Já no quarteirão acima de onde morava Arlindo acabou entrando numa loja onde vendiam fantasias. Ainda longe do carnaval.
Ali, com o resto do seu salário, com as sobras que ainda trazia na algibeira. Comprou uma fantasia de palhaço.
Pediu ao vendedor que, se pudesse entraria no provador. Vestiria a vestimenta de palhaço. Aquele narigão vermelho agora seria o seu. Uma roupa bem maior que nele cabia. Um par de sapatos que mais pareciam o dobro que seus pés pediam. Pagou a mercadoria em espécie. E nada sobrou em seu bolso vazio.
Arlindo saiu a rua vestido de palhaço. Fazendo molecagens tal e qual uma criança sorridente.
Usando um megafone teve a feliz idéia de fazer propaganda a porta das lojas. No que se deu bem melhor que antes.

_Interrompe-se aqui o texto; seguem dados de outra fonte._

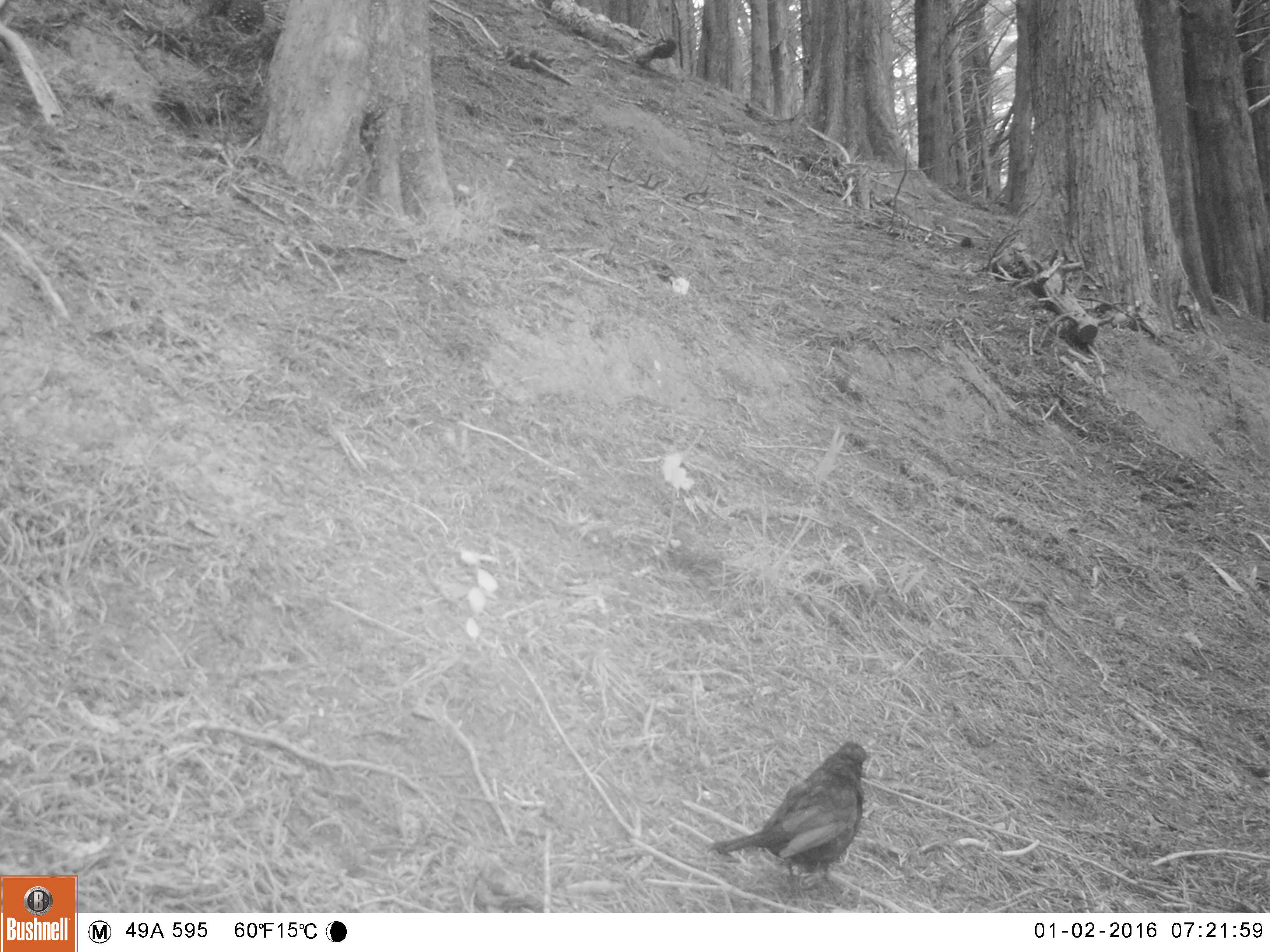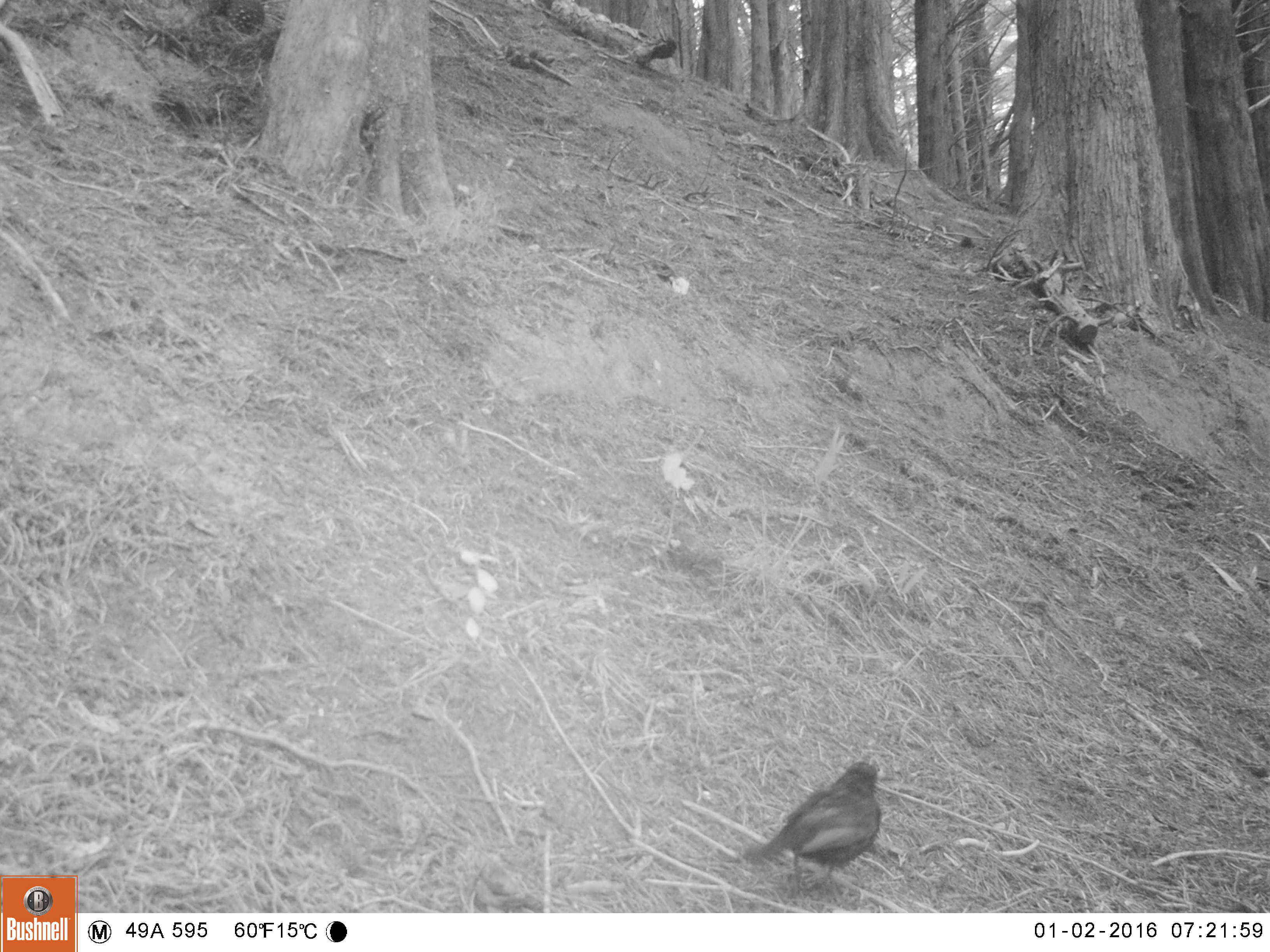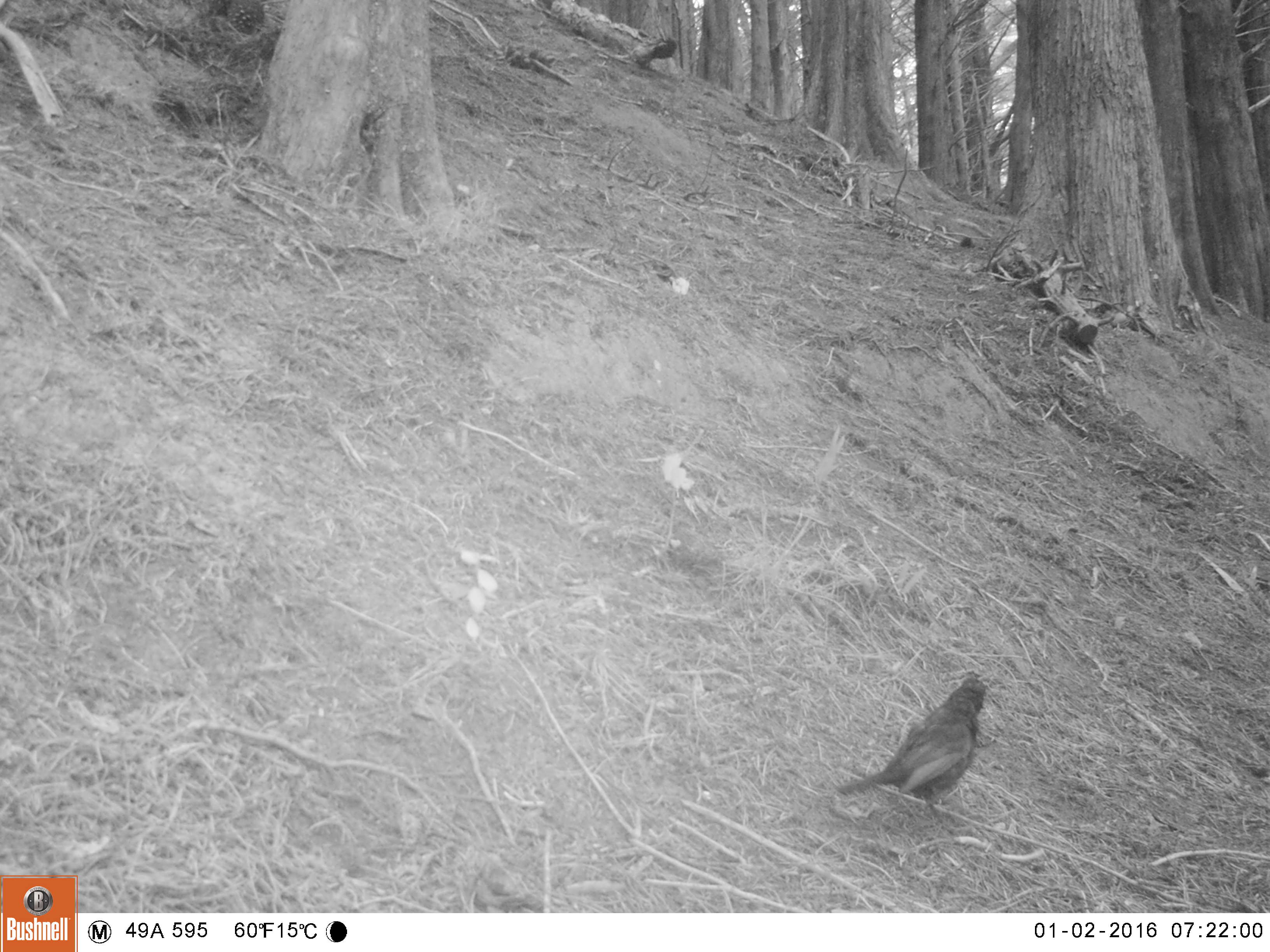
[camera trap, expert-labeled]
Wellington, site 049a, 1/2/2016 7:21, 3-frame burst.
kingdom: Animalia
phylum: Chordata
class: Aves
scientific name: Aves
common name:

Arlindo, a partir desse dia, deixou a tristeza de lado. Vestido de palhaço passou a ser um vendedor de sorrisos.
Mesmo sorrido por fora ele chorava por dentro.
Um dia tive noticias do Arlindo. Ele acabou sendo contratado por um circo. Como atração principal no picadeiro era anunciado como Arlindo, o Vendedor de Sorrisos.